Later the same day, he was readmitted to the hospital with beriberi.    
    Ray was again admitted to the hospital ward at Bilibid on July 27th, with beriberi, and discharged the same day.  He apparently was readmitted and stayed in the hospital until August 2nd and sent to Building #18 at Bilibid. 

    On August 17, 1944, Ray was given a physical and determined to be healthy enough to be sent to Japan.  Ray was boarded onto the Noto Maru.  This ship and others became known as a "Hell Ships".  The ship sailed on August 27, 1944.  During the voyage, the ship stopped at Takao and Keelung, Formosa, before arriving at Moji, Japan on September 4, 1944.

    Ray was assigned to Sendai #6 on the Island of Honshu.  The POWs there worked in a copper mine, owned by Mitsubishi, that had been determined, by the Japanese, to be too dangerous to mine.

    While a POW there, Ray developed pneumonia.  On Thursday, February 15, 1945, Pvt.
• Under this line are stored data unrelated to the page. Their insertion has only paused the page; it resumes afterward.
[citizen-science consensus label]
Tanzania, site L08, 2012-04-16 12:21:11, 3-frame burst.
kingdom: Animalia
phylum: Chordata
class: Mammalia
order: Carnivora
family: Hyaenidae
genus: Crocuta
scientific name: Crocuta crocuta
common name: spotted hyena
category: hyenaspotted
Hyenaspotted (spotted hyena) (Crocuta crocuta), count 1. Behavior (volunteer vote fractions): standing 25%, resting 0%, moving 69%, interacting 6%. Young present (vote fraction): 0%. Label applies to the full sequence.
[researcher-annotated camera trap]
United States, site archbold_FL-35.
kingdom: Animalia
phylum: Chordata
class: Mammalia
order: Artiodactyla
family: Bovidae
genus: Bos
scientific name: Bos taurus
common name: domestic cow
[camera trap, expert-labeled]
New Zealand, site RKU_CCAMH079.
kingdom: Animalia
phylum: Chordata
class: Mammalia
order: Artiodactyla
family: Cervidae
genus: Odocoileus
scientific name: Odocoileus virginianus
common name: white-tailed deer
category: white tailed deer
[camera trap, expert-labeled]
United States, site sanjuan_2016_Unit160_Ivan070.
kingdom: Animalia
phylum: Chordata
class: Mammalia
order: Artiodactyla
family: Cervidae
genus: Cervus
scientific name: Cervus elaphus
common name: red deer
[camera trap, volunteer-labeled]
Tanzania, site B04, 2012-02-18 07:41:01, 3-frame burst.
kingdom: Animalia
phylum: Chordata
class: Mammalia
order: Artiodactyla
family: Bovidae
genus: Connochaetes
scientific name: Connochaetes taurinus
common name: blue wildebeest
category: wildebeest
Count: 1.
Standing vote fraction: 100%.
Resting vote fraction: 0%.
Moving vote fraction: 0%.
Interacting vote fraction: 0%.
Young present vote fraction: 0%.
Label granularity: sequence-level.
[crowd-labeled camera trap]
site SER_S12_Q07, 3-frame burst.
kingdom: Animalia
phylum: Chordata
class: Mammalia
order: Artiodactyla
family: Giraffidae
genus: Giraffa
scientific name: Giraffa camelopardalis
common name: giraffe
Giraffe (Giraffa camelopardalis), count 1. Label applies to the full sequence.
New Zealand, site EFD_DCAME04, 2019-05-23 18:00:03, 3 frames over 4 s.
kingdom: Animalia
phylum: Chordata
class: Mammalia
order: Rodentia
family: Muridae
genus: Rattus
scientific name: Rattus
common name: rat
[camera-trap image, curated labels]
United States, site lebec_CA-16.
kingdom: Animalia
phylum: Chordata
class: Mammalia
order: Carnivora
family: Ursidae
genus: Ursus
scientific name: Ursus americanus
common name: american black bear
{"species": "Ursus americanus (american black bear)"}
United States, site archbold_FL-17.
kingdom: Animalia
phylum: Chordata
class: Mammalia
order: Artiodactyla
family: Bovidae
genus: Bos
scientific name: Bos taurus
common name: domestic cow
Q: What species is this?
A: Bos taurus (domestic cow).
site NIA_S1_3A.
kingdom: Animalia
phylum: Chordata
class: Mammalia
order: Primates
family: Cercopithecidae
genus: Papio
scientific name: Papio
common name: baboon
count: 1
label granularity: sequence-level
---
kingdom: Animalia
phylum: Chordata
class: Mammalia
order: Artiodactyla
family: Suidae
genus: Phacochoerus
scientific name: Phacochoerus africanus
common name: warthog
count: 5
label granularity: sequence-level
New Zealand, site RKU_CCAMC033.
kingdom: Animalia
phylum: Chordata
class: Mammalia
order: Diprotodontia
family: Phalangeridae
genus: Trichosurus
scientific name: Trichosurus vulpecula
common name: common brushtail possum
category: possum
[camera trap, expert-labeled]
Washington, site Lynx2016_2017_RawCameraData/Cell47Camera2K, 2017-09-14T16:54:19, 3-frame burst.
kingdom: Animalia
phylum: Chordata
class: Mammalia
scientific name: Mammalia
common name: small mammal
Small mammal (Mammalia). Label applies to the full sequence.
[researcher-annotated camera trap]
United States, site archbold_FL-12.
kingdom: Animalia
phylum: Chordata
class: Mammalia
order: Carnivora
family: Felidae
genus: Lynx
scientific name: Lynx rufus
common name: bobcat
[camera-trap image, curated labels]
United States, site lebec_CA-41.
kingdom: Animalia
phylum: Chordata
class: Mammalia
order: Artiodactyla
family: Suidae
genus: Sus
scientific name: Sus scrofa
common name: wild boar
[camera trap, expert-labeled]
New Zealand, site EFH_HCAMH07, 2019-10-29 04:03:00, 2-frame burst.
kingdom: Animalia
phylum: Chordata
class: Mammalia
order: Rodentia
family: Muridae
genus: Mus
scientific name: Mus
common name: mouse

Ray C. Underwood died of pneumonia at the camp hospital at Hanawa Camp #6.

    After his death, the Japanese held a Shinto funeral service for Ray.  His remains were taken to a crematorium.  After the cremation, Ray's ashes were given to the camp commandant who held them to the end of the war.

    Ray's family requested that his remains be returned to Mississippi in 1949.  Pvt. Ray Collin Underwood was buried at Mount Pleasant Methodist Church Cemetery just east of Tremont, Mississippi.